-- Given instruction --
Render the records from the line with "What is the measured" through the end of the records as a Markdown table with columns "No." and "Text", one row per line, skipping blank lines.

####

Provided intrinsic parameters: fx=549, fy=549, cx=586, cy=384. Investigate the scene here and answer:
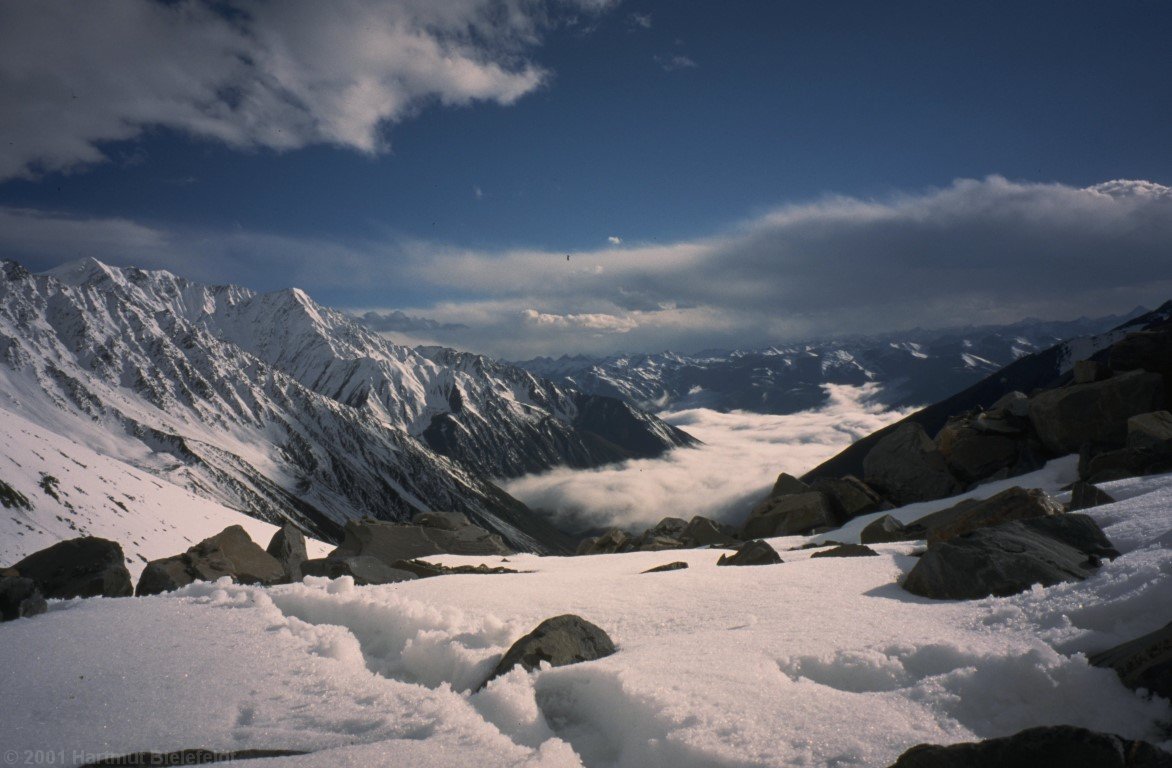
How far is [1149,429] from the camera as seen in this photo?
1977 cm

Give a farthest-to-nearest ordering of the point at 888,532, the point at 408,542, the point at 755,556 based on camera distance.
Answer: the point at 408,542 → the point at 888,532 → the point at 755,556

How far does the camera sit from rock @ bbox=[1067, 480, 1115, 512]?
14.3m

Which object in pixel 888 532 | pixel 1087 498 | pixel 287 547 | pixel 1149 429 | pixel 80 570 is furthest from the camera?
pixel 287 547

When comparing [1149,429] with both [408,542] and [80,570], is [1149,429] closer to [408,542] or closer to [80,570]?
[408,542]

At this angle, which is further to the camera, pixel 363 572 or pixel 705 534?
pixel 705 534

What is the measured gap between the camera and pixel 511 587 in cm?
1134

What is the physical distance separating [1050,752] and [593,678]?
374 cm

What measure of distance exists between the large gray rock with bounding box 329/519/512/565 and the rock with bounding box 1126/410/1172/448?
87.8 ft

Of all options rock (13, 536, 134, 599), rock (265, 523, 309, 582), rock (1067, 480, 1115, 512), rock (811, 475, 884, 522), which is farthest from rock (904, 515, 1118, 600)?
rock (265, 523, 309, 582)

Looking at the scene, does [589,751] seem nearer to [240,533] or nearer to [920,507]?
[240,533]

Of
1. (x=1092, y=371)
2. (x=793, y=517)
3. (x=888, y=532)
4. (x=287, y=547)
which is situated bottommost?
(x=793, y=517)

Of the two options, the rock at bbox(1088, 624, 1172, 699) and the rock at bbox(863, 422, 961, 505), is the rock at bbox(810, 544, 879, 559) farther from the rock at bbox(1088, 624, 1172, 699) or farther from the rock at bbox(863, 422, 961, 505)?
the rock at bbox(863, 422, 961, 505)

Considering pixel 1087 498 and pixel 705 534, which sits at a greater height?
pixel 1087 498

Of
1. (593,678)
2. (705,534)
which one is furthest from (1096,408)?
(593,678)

####

-- Exercise answer --
| No. | Text |
|---|---|
| 1 | What is the measured gap between the camera and pixel 511 587 in cm? |
| 2 | 1134 |
| 3 | What is the physical distance separating [1050,752] and [593,678]? |
| 4 | 374 cm |
| 5 | What measure of distance exists between the large gray rock with bounding box 329/519/512/565 and the rock with bounding box 1126/410/1172/448? |
| 6 | 87.8 ft |
| 7 | Of all options rock (13, 536, 134, 599), rock (265, 523, 309, 582), rock (1067, 480, 1115, 512), rock (811, 475, 884, 522), which is farthest from rock (904, 515, 1118, 600)? |
| 8 | rock (265, 523, 309, 582) |
| 9 | Looking at the scene, does [589,751] seem nearer to [240,533] or nearer to [920,507]? |
| 10 | [240,533] |
| 11 | Of |
| 12 | 1. (x=1092, y=371) |
| 13 | 2. (x=793, y=517) |
| 14 | 3. (x=888, y=532) |
| 15 | 4. (x=287, y=547) |
| 16 | which is situated bottommost? |
| 17 | (x=793, y=517) |
| 18 | Of the two options, the rock at bbox(1088, 624, 1172, 699) and the rock at bbox(863, 422, 961, 505), is the rock at bbox(810, 544, 879, 559) farther from the rock at bbox(1088, 624, 1172, 699) or farther from the rock at bbox(863, 422, 961, 505)? |
| 19 | the rock at bbox(863, 422, 961, 505) |
| 20 | Considering pixel 1087 498 and pixel 705 534, which sits at a greater height? |
| 21 | pixel 1087 498 |
| 22 | Of |
| 23 | 1. (593,678) |
| 24 | 2. (705,534) |
| 25 | which one is furthest from (1096,408)? |
| 26 | (593,678) |